Not all trilogies are created equal.
While the idea of a “trilogy” has become something related far closer with big blockbuster pictures than the universe that an independent auteur like Hal Hartley strolls around inside of, not all franchises involve fast cars, the destruction of entire cities and alien races. Some are funded thanks to devoted fans via outlets like Kickstarter, and some feature dialogue so percussive and fast paced that it would leave any car, be it fast and/or furious, in the dust.
That’s the type of trilogy concluding feature Hartley’s latest is. Entitled Ned Rifle, this third film in the Grim Family Tales (including Henry Fool and Fay Grim) tells the tale of Henry and Fay’s son, Ned, as he leaves his life of devote religious worship behind to hunt down and kill the father he believes led his mother into the life that would ultimately land her in prison. At first we meet the teen on the verge of his 18th birthday, living with a preacher and his beautiful, unassuming family. Upon his formative birthday, he opts out of his life with his adoptive family, and sets out to hunt down his father, with the help of a few intriguing characters. Returning here is James Urbaniak as Ned’s Uncle, and making her Hal Hartley debut is Aubrey Plaza, taking on the role of Susan, Ned’s right hand lady and someone whose past is a little more connected to his than anyone could ever imagine.
A contemporary of the ’90s indie giants, Hartley has never garnered the same critical or cultural praise as a filmmaker like Richard Linklater, but here he proves that he still has more than his fair share of things to discuss. Wonderfully paced and deliciously dense, Hartley’s new film is easily one of his best, and without a doubt the best film of this underrated trilogy. With percussive writing that’s definitive of Hartley’s work, and a script that touches upon everything from a son dealing with the sins of his father to a writer-turned-stand-up deciding that the world needs some empty laughs more than his high minded poetry, this is a delightfully off balance picture that wears its themes on its sleeve.
Liam Aiken stars here as the titular lead, a character he’s been taking on since he was just seven years old, (take that Boyhood) and is fantastic. There’s a lot to be mined here for those familiar with the trilogy, but not only is Aiken’s performance engaging enough for new viewers to truly dig their teeth into, but the script isn’t afraid to dig directly into its mythology. Plaza’s turn as Susan is fantastically anarchic, harnessing her dry energy in a way that may feel cartoonish at the outset, but is without a doubt one of her most entertaining turns. Then there’s the real star of the picture, Urbaniak, who has a way with this script that has the viewer thinking its simply coming off the top of the fantastic actor’s head. Rounding out the cast are Parker Posey and Thomas Jay Ryan, both of whom cap off the trilogy they started with an absolute bang.

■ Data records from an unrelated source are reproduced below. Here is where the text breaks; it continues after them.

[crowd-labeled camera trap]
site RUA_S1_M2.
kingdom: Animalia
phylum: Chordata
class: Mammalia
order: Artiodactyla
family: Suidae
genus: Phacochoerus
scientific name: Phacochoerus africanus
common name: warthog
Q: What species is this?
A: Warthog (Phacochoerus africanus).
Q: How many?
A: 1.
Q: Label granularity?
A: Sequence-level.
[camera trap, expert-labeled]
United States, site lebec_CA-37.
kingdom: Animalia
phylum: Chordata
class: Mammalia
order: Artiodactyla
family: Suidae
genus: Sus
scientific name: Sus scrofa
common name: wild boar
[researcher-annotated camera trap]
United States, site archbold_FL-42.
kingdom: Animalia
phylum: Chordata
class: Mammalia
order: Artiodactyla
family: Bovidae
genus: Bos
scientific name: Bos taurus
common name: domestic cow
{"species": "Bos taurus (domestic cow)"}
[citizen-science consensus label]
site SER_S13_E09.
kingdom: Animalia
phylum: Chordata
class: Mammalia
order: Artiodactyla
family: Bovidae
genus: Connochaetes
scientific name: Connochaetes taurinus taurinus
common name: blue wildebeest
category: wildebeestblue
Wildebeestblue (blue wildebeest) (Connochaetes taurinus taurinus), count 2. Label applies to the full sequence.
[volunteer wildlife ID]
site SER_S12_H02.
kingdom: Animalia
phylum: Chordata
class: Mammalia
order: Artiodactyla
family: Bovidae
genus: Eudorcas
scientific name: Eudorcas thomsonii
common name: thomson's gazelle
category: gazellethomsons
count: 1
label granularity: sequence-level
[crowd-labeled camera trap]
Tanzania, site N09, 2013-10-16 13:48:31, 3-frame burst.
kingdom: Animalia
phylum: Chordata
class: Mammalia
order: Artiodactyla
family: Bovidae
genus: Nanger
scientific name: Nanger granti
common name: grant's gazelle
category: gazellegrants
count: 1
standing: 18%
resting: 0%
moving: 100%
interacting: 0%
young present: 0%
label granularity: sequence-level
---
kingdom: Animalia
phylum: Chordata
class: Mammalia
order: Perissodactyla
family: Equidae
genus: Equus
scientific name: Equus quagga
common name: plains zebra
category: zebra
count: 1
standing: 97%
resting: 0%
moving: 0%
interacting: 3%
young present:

Hartley isn’t pulling any punches here aesthetically either. Muted and static, Harltey’s film doesn’t take to many flights of aesthetic fancy but it allows for this fantastic script to truly thrive. Very much in the mode of Hartley’s previous pictures, and in many ways the early days of the 90’s American Indie Cinema boom, Henry Fool is a tragicomic third and final chapter in the auteur’s epic novel. It’s an angry film full of angst from both his lead character, and seemingly the filmmaker himself, a director who, through the voice of Urbaniak’s Simon Grim, skewers the modern state of art. It’s a brooding comedy, and even that’s putting it lightly.
Overall, while new viewers may not be accustomed to the aesthetic of a Hal Hartley film, particularly this underrated trilogy, this is both a perfect manifestation and conclusion of the series, while also playing well enough on its own, owning the sins-of-the-father narrative and thriving. With fantastic performances, the film itself may feel a tad slight and twee to the uninitiated, but for those who go along for this engaging ride will find a lot to chew on.